Agrees Divya Bhatia, consultant, eTechnology Group, IMRB. Young adults, she says, are spending a lot of time on the Internet because they spend a significant portion of their day at work, where other mediums such as television and newspapers may not be accessible. “They are tech savvy and find it convenient to look up information on the computer,” she says.
Again, digital advertising itself is seeing new tools of access, some more effective than the others. Alok Kejriwal, founder of Contests2win.com India Pvt. Ltd, points out that viral marketing is perhaps the most popular and effective tool among youth today. “People are likely to watch a 30-second viral marketing clip sent by a friend because you know it will be funny, or of some importance to you, rather than watch all the advertisements on televisions,” he says.
The latest medium in the marketers’ arsenal, the mobile phone, is even more youth-friendly. Of the 180 million mobile users in India, more than 80% are estimated to be between the ages of 18 and 35, according to Kejriwal. “If done right, in the digital platform, consumers become the marketer and communication gets a more positive feedback from the end consumer,” he adds.
Many marketers have bought into this theory.
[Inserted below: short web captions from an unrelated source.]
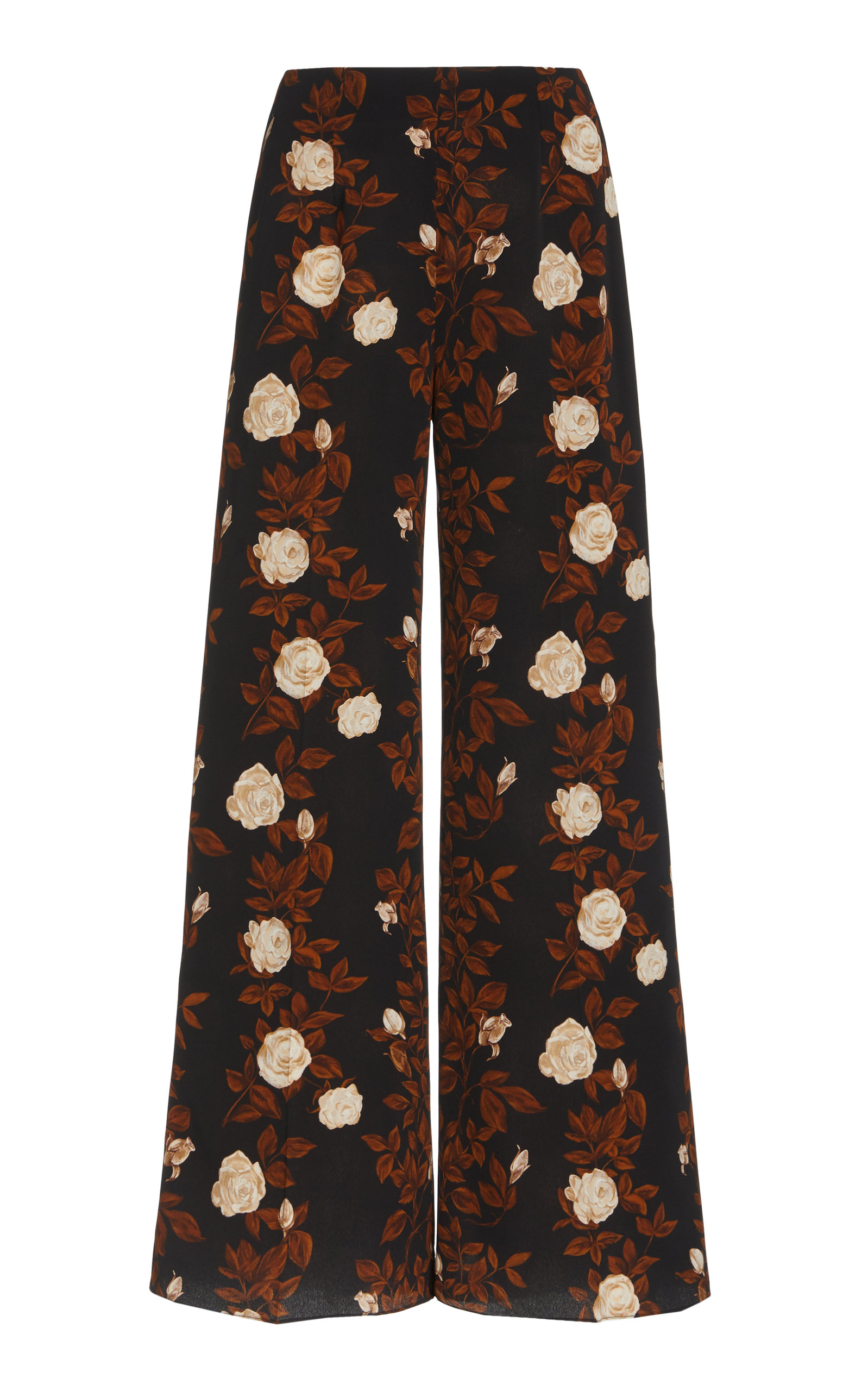 Women's Hullinie Floral Crepe Georgette Flared-Hem Pants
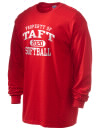 William Howard Taft High SchoolSoftball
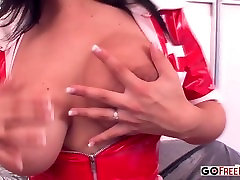 Kristi Klenot is a xvideos anna moriyama nurse who likes penis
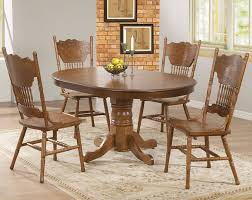 Of Dining Room Tables Dining Room Tables And Chairs Edsalert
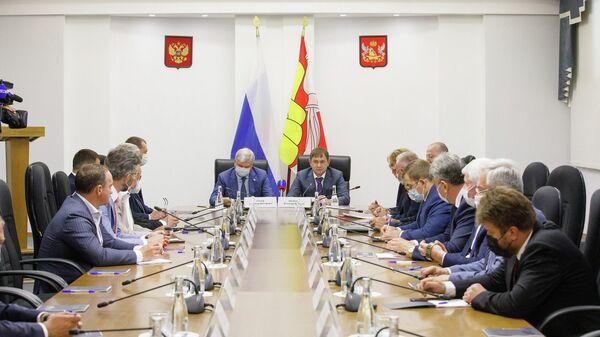 Депутаты Воронежской областной думы на встрече с губернатором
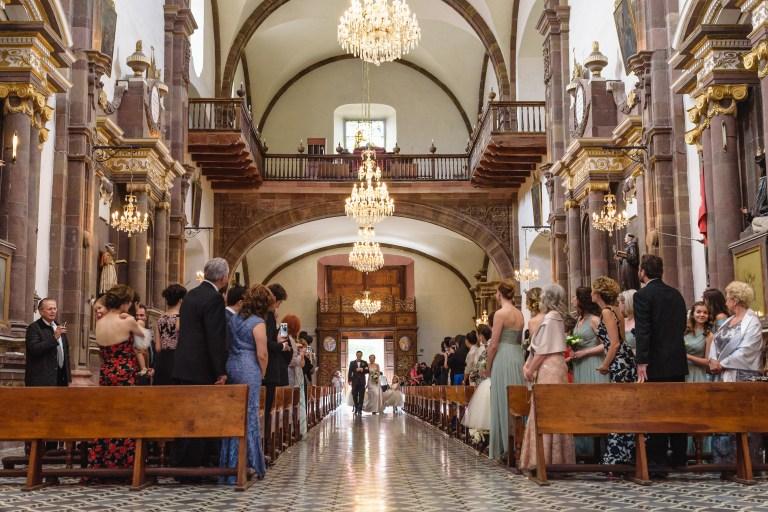 Puerto-Vallarta-Wedding-Photography42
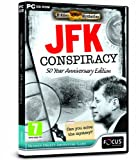 Hidden Mysteries JFK Conspiracy (PC DVD)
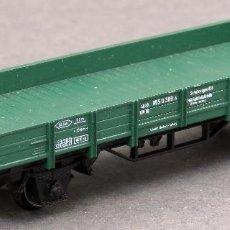 Trenes Escala: VAGÓN BORDE BAJO VERDE MARKLIN H0 . Lote 128442271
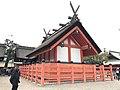Backview of 3rd Hongu of Sumiyoshi Grand Shrine.jpg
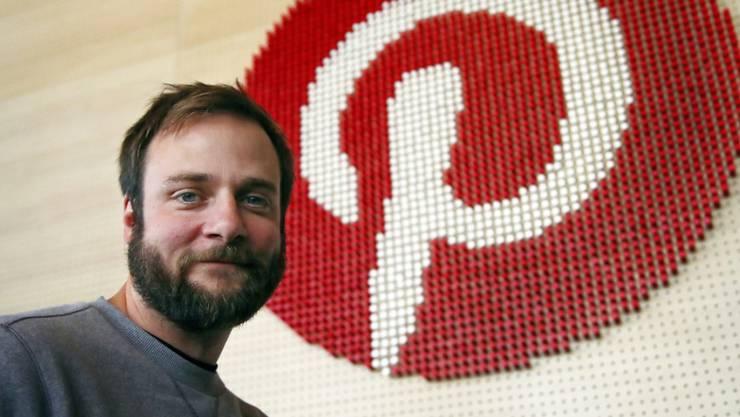 Pinterest-Mitgründer Evan Sharp will die Fotoplattform an die New Yorker Börse bringen. Über den Börsengang will das Unternehmen 1,3 Milliarden US-Dollar einsammeln.(Archivbild)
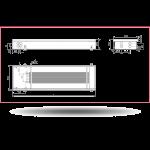 Внутрипольный конвектор Carrera 4S2 Black (без вентилятора)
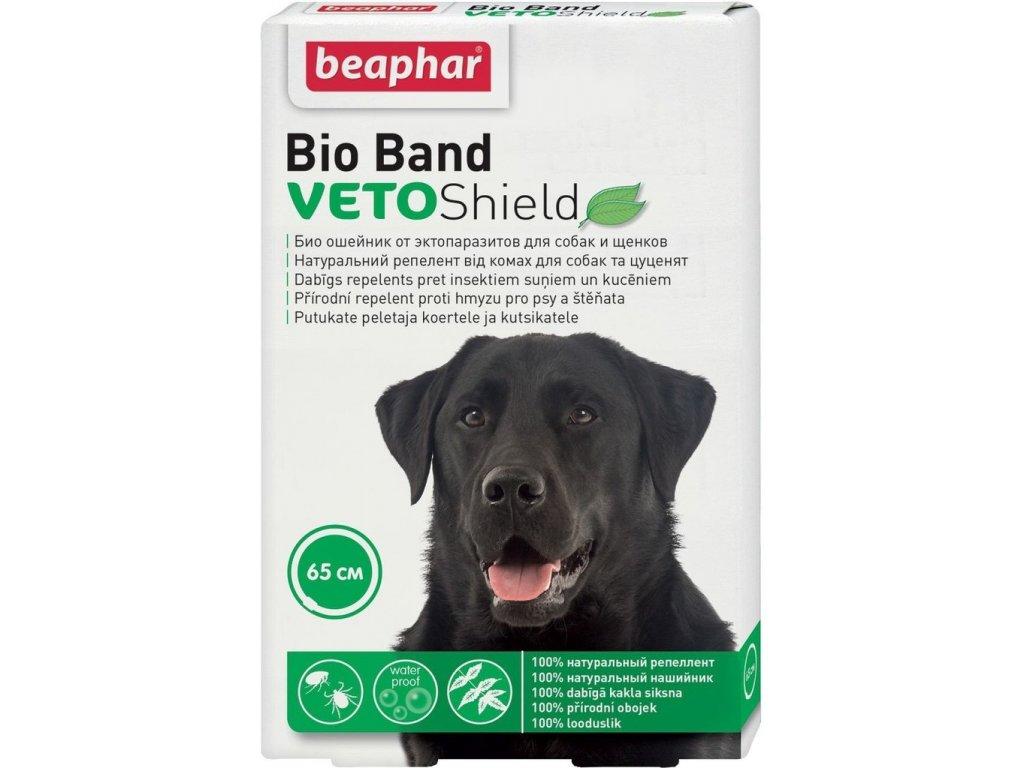 BEAPHAR Obojek repelentní Bio Band 65 cm
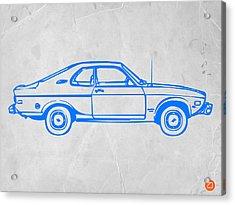 Blue Car Acrylic Print by Naxart Studio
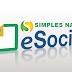 Começa hoje a 1ª fase do eSocial para Simples Nacional - Calendário de Implantação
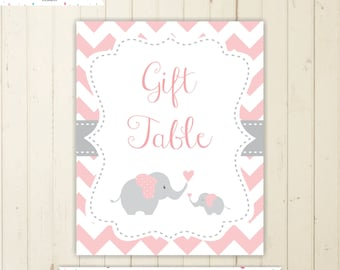 gift table sign cards and gifts sign chevron baby shower elephant sign pink baby shower sign elephant baby shower sign pink and grey 105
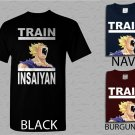 Men T Shirt Dragonball Z Inspired Train Insaiyan Gym Workout Anime Manga Adult T-shirt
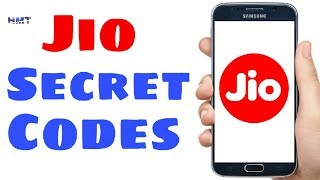 jio secret codes - Jio Sim Secret Code - Most Useful Secret Code For All Android Mobile Phones 2018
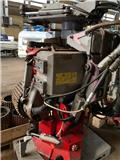 Log Max 5000D, 2013, Agaç kesme robotlari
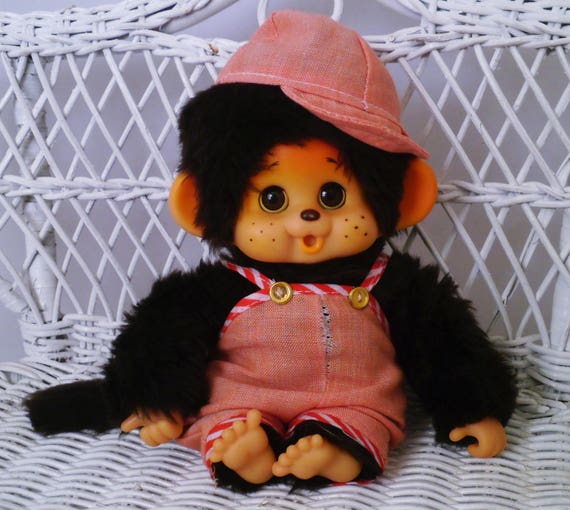 Adorable Japanese Monchhichi Monchichi Toho 18cm - 7,1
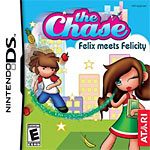 The Chase: Felix Meets Felicity box art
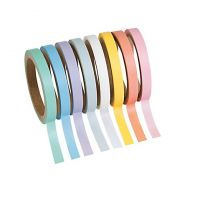 Pastel Solid Colors Washi Tape Set 8 Piece(s) by Fun Express IN-13628076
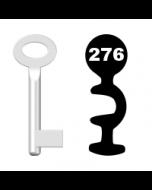 Buntbartschlüssel Standard Nr. 276 (Abbildung von der Ringseite aus gesehen)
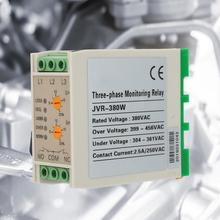 цена на JVR-380W 380VAC 3A Din rail Circuit Over Under Voltage Monitoring Relay Phase Failure Phase Sequence Protector Protection relay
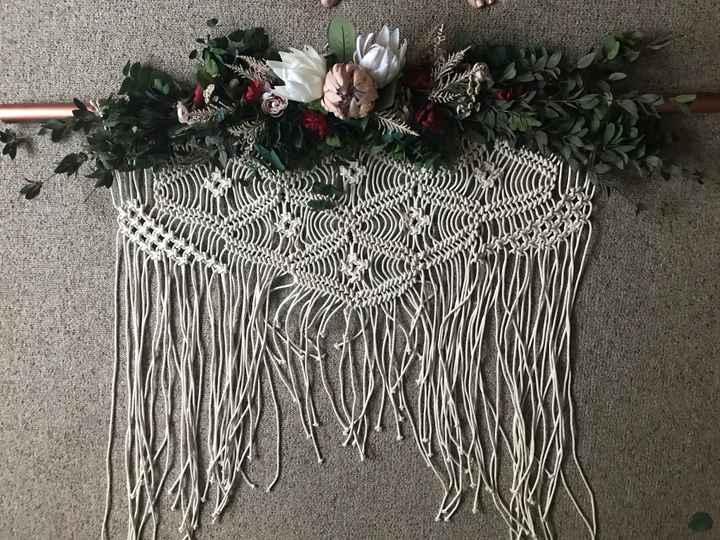 Show off your favourite decoration! - 1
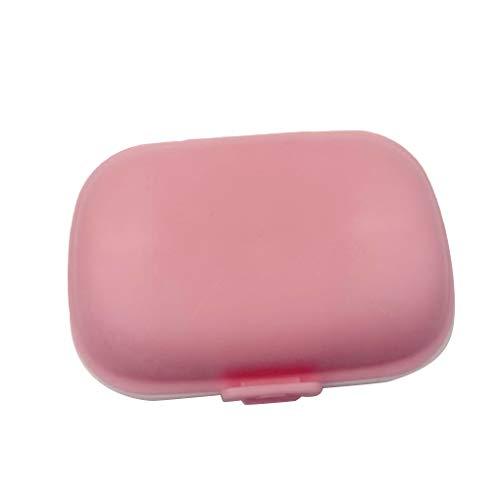 Chowcencen 8 Grid-Pille-Halter-Speicher-Organisator Schmuck Perlen Kunststoff-Behälter-Kasten Kleine Objekte Reisen Pill Box - Perlen-mini-speicher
Not just youth brands such as MTV and Nike, even financial companies are going digital in their advertising. The credit card launched by Tata Sons and State Bank of India’s subsidiary, SBI Cards, rolled out a viral marketing initiative to get through to the young. The clip shows a young man trying to use his father’s name to get discounts, when the credit card could have done the trick. “The clip was forwarded 200,000 times in a month,” says Kejriwal. “When we started out in 1998, we had a handful of clients and today we have 1,200 across sectors,” he added.
Another form of mobile advertising gaining currency is the Bluetooth advertising, or Bluecasting, where the advertisement is beamed at mobile owners in shopping areas. This technique, too, is focused on the youth. “Mobile advertising is one of the ‘hot’ trends fuelling retail growth in the country,” says Narasimha Suresh, CEO, TELiBrahma Convergent Communications Pvt. Ltd, a firm which provides Bluetooth-based interactive solutions on mobile phones. He had estimated the size of the mobile marketing business in India at about Rs40-45 crore, in a Mint article published in December.
The ways and means of reaching the young are multiplying rapidly. But their effectiveness remains doubtful. Even when marketers manage to reach this critical consumer segment, retaining their interest remains a challenge. “The main question on the mind of marketers targeting 18-35-year-olds is, ‘how do I reach out to this group’ and, more importantly, ‘how do I keep them engaged with my product’,” says Ratish Nair, chief executive, Interactive Avenues Marketing Solutions Pvt. Ltd.